Diante dos questionamentos levantados por moradores e condutores que passavam pelo trecho, a assessoria de comunicação da Petrobras veio a público detalhar o cronograma e os motivos técnicos que embasam a operação. De acordo com a estatal, os trabalhos de supressão vegetal começaram ainda no mês de maio e concentram-se na remoção de espécies exóticas, com destaque para os eucaliptos, localizados nas proximidades da cerca norte da unidade de refino.
Medida preventiva de segurança
A intervenção, segundo a empresa, possui caráter estritamente preventivo.
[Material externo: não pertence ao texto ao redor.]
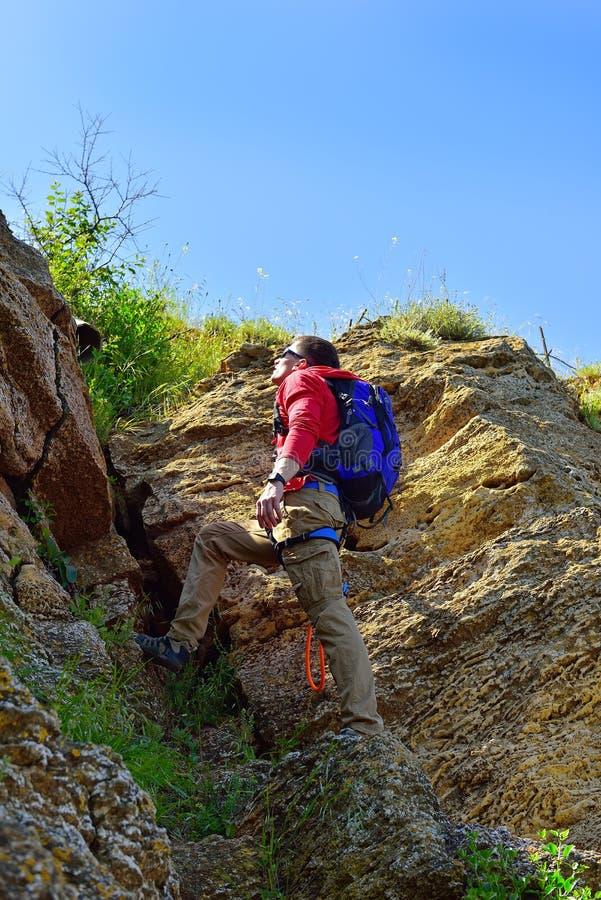 Roche-grimpeur avec le sac à dos images stock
O objetivo principal é mitigar riscos operacionais e de segurança associados à presença de árvores de grande porte ou que apresentem algum grau de instabilidade perto de infraestruturas elétricas sensíveis e de zonas com intenso fluxo de veículos e trabalhadores.
A estatal destacou que incidentes anteriores motivaram a execução do serviço. “Já registramos queda de árvores sobre a fiação elétrica, situação que causou interrupções de energia na vizinhança, e em casos extremos poderia causar acidentes ocupacionais, danos a equipamentos e impacto operacional”, pontuou a companhia por meio de nota oficial.
Para garantir a segurança durante a execução das supressões, a Petrobras ressaltou que todas as etapas contam com acompanhamento técnico especializado e com a participação direta da concessionária de energia elétrica local, prevenindo acidentes com a rede de alta tensão.
Próximos passos e recomposição ambiental
Os trabalhos de manejo e corte de vegetação na área norte da refinaria devem continuar avançando ao longo das próximas semanas. A empresa garantiu que todo o material resultante do serviço, como troncos e galhos, está recebendo a destinação ambientalmente adequada e seguindo os protocolos exigidos para esses resíduos.
Além da remoção preventiva, a estatal assegurou que o compromisso com o meio ambiente será mantido após o encerramento das atividades de corte. Está prevista para uma etapa posterior a recomposição total da área norte com o plantio de espécies de vegetação nativa da região.
Essa futura etapa de reflorestamento tem como finalidade não apenas repor a cobertura vegetal e colaborar com a recomposição ambiental do entorno da Repar, mas também estabelecer um novo cinturão verde que seja ecologicamente equilibrado e que elimine os riscos futuros associados a árvores de grande porte incompatíveis com a infraestrutura urbana e industrial do local.